- [SUPPLIED MATERIAL]:
*** Begin section ***

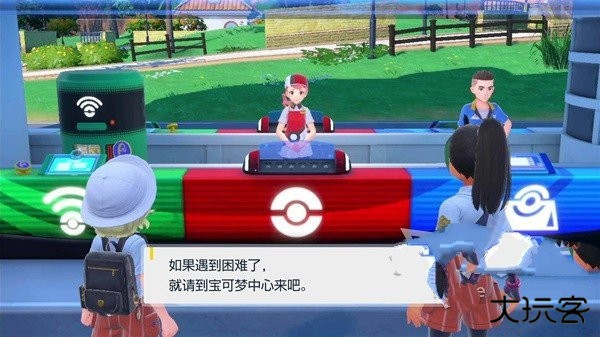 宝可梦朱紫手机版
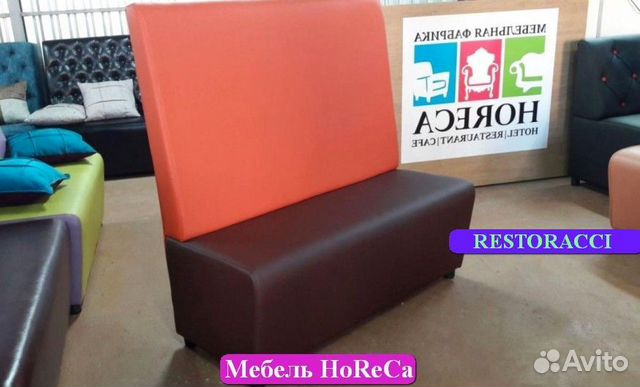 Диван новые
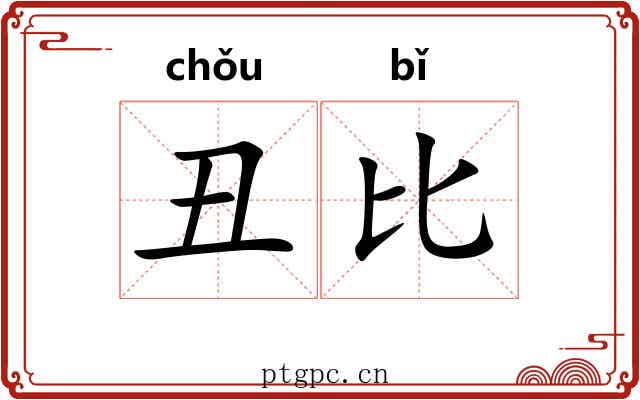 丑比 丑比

*** End section ***
*** Begin section ***

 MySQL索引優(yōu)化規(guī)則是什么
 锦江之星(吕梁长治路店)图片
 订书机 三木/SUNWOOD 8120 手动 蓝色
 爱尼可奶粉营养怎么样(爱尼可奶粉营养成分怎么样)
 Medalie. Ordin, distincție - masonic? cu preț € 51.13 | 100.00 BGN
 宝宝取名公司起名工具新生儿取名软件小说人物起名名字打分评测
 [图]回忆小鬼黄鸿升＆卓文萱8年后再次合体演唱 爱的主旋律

*** End section ***
*** Begin section ***

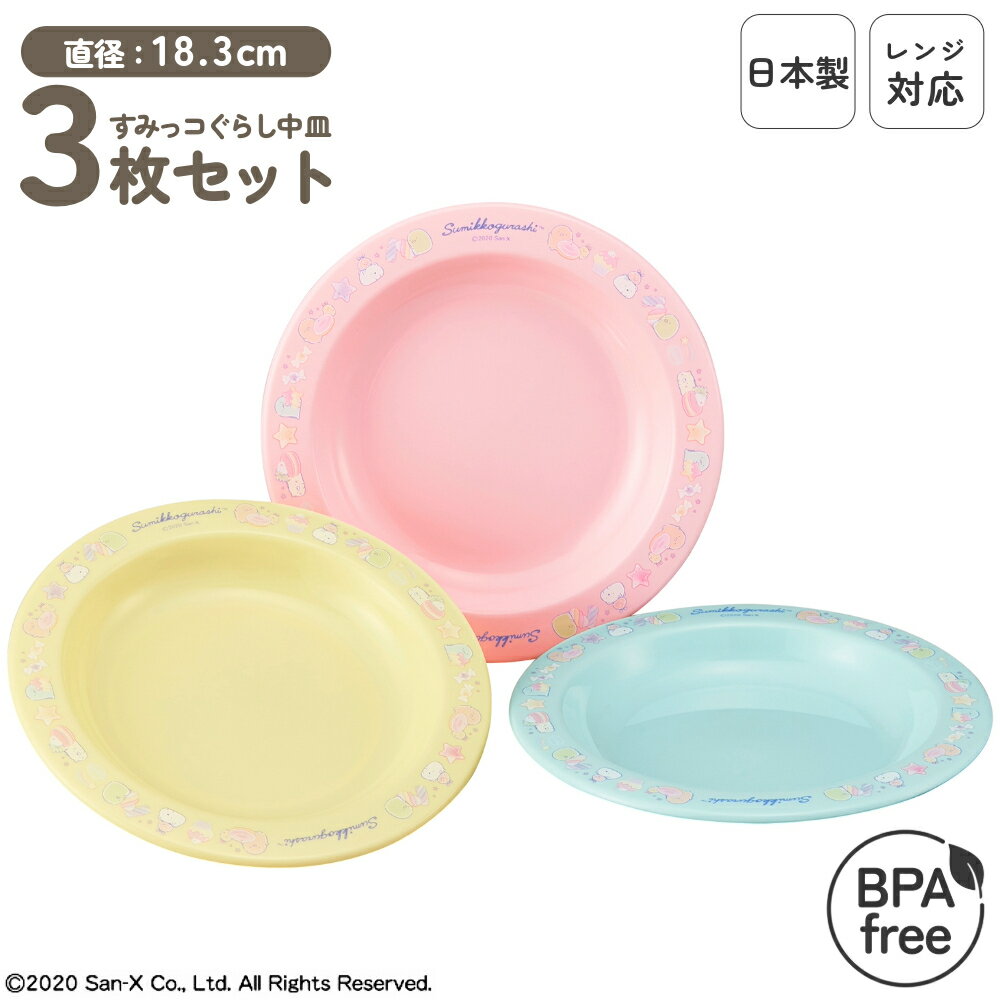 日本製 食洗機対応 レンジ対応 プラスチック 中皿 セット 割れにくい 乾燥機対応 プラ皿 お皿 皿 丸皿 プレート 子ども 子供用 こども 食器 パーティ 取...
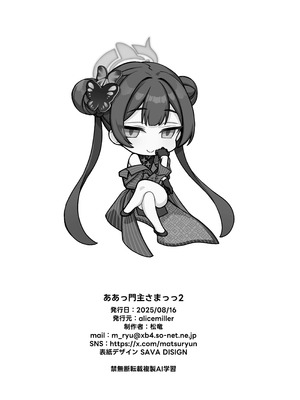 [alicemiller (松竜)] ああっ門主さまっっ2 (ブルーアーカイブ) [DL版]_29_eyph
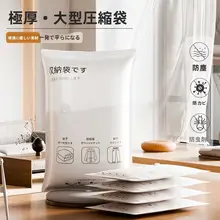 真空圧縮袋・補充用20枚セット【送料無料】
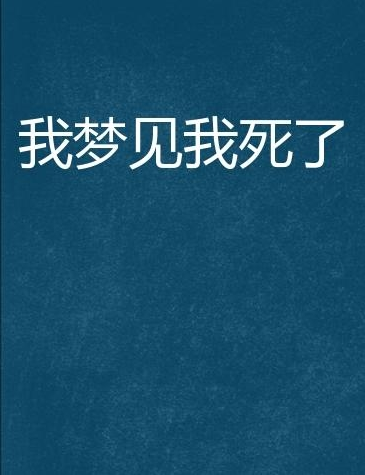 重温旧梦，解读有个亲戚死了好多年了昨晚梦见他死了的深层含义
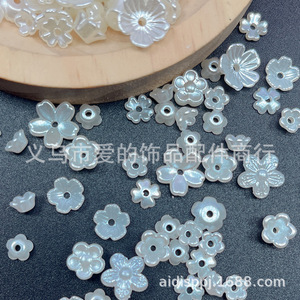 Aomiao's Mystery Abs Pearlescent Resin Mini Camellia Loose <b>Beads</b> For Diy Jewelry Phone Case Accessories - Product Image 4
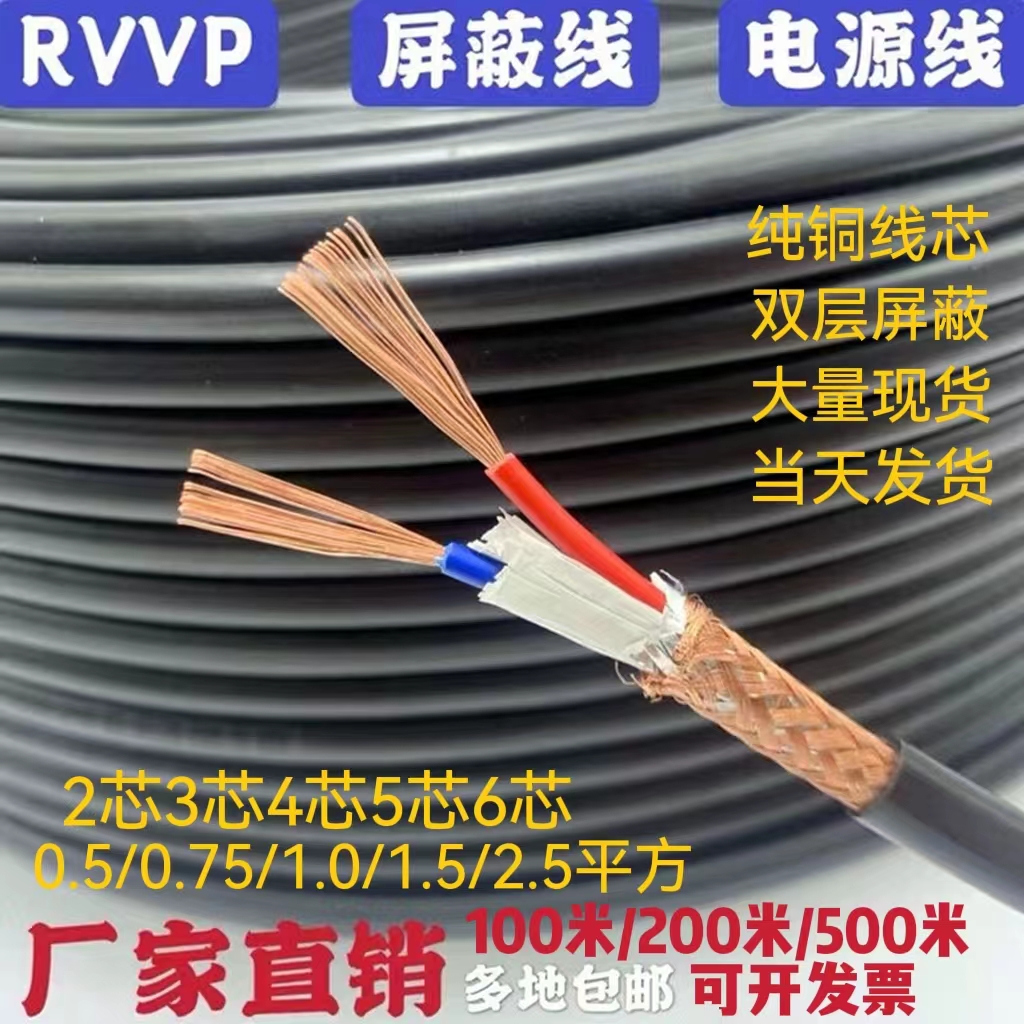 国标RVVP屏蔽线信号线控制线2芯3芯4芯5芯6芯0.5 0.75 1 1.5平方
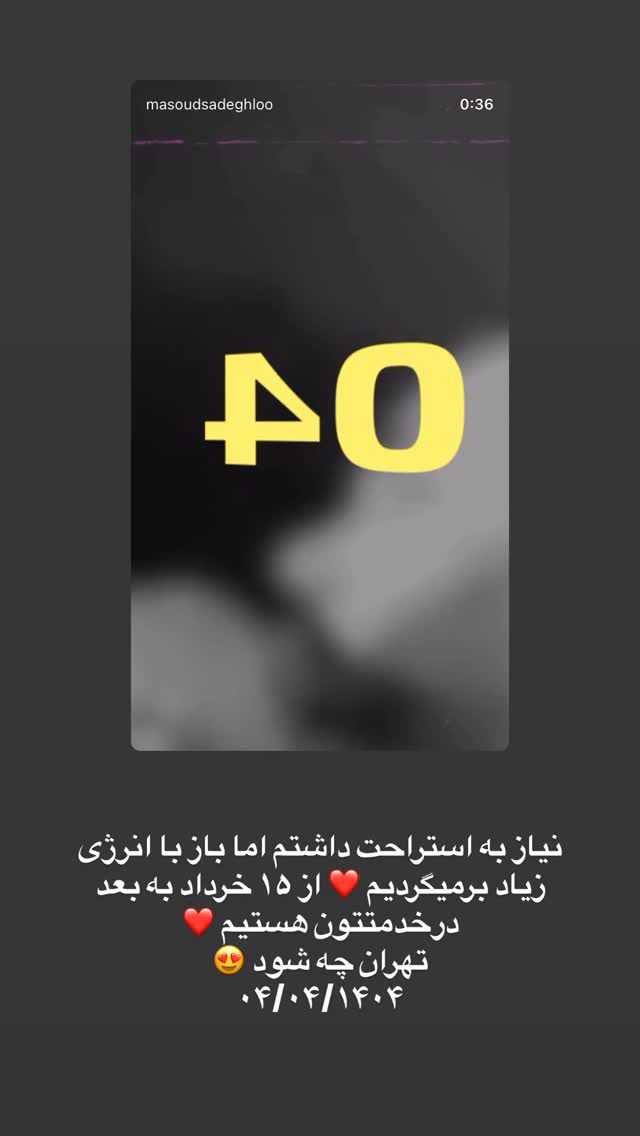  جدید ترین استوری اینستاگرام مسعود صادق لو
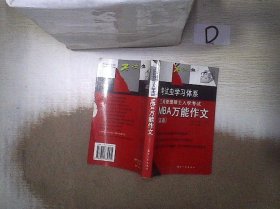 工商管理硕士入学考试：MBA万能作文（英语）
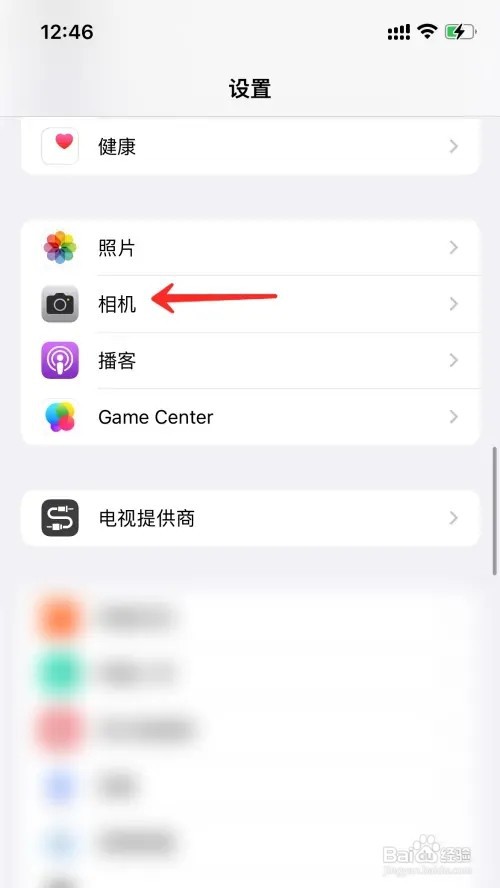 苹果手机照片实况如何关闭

*** End section ***

- [PROBLEM]: Starting at the line above that holds "[alicemiller (松竜)] ああっ門主さまっっ2", repeat every line exactly down to and including the line that holds "苹果手机照片实况如何关闭", then stop. Do not carry over any pictures.

- [WORKED SOLUTION]:
 [alicemiller (松竜)] ああっ門主さまっっ2 (ブルーアーカイブ) [DL版]_29_eyph
 真空圧縮袋・補充用20枚セット【送料無料】
 重温旧梦，解读有个亲戚死了好多年了昨晚梦见他死了的深层含义
 Aomiao's Mystery Abs Pearlescent Resin Mini Camellia Loose <b>Beads</b> For Diy Jewelry Phone Case Accessories - Product Image 4
 国标RVVP屏蔽线信号线控制线2芯3芯4芯5芯6芯0.5 0.75 1 1.5平方
  جدید ترین استوری اینستاگرام مسعود صادق لو
 工商管理硕士入学考试：MBA万能作文（英语）
 苹果手机照片实况如何关闭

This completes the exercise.